A Slower Month With More Choice
November typically brings a natural seasonal cooldown, but this year’s slowdown was more pronounced. Sales dipped below both October and November 2024 levels, while months of inventory (MOI) rose to 4.2.
This shift gives buyers more room to breathe, especially in segments where listings are rising faster than demand.
Condo Supply Surges
The most notable movement came from the apartment market. Condo MOI climbed above 7, marking the highest supply pressure among all property types. While condo prices have remained relatively stable on a year-over-year basis, the volume of available units is creating a softer environment beneath the surface.

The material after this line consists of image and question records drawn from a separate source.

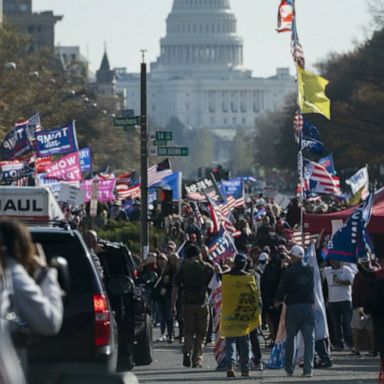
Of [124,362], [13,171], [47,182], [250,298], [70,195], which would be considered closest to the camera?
[124,362]

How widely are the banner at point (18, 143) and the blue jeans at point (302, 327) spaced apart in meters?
23.3

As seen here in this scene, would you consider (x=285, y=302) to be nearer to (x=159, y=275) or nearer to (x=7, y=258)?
(x=159, y=275)

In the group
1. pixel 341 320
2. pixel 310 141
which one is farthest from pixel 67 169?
pixel 341 320

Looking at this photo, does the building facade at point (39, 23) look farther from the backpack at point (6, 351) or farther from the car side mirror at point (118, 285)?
the backpack at point (6, 351)

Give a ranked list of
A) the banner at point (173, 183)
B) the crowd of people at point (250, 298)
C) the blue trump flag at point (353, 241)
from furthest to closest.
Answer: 1. the banner at point (173, 183)
2. the blue trump flag at point (353, 241)
3. the crowd of people at point (250, 298)

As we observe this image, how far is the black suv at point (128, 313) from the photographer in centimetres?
1691

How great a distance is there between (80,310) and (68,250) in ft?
1.27

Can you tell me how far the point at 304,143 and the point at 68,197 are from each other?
5.87 m

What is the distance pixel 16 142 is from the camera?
139 ft

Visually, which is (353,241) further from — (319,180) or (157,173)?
(157,173)

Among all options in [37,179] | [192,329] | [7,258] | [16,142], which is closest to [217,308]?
[192,329]

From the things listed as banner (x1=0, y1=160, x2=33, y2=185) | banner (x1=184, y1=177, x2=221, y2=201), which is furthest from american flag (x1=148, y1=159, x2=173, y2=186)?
banner (x1=0, y1=160, x2=33, y2=185)

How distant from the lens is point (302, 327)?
18.9 meters

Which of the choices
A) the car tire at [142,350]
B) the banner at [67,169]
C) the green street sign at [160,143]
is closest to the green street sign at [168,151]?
the green street sign at [160,143]
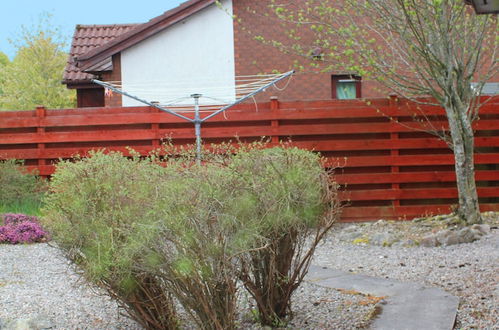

Townhomes also saw some softening, with average prices dipping from October and from last year’s pace. In contrast, single-family homes continue to drive most of the price growth in Ottawa — averaging just over $825,000 in November, up nearly 5 per cent annually.
Rate Cuts Add a Note of Optimism
Recent interest rate cuts may help stabilize demand through the typically quiet winter months. While activity may not surge, renewed confidence could keep buyers engaged — especially those watching for opportunities amid higher supply.
Why This Winter Matters
Beyond current trends, Ottawa’s pipeline of multi-unit construction is another factor to watch. Nearly 70 per cent of new housing starts this year have come from rental and condo projects. These won’t affect the market overnight, but they do signal more multi-unit supply coming in the years ahead.
It’s not the same situation Toronto is experiencing — where condo inventory has reached historic highs — but Ottawa is seeing measurable upward pressure that REALTORS® and consumers will want to monitor closely.
The Bottom Line
Ottawa remains a balanced market on paper, but beneath that, the dynamics are shifting. Rising supply, cooling sales, and strong single-family demand are shaping a more nuanced winter landscape.
As we head into 2026, the next few months will set the tone for a spring market that could look very different from the one we saw this fall.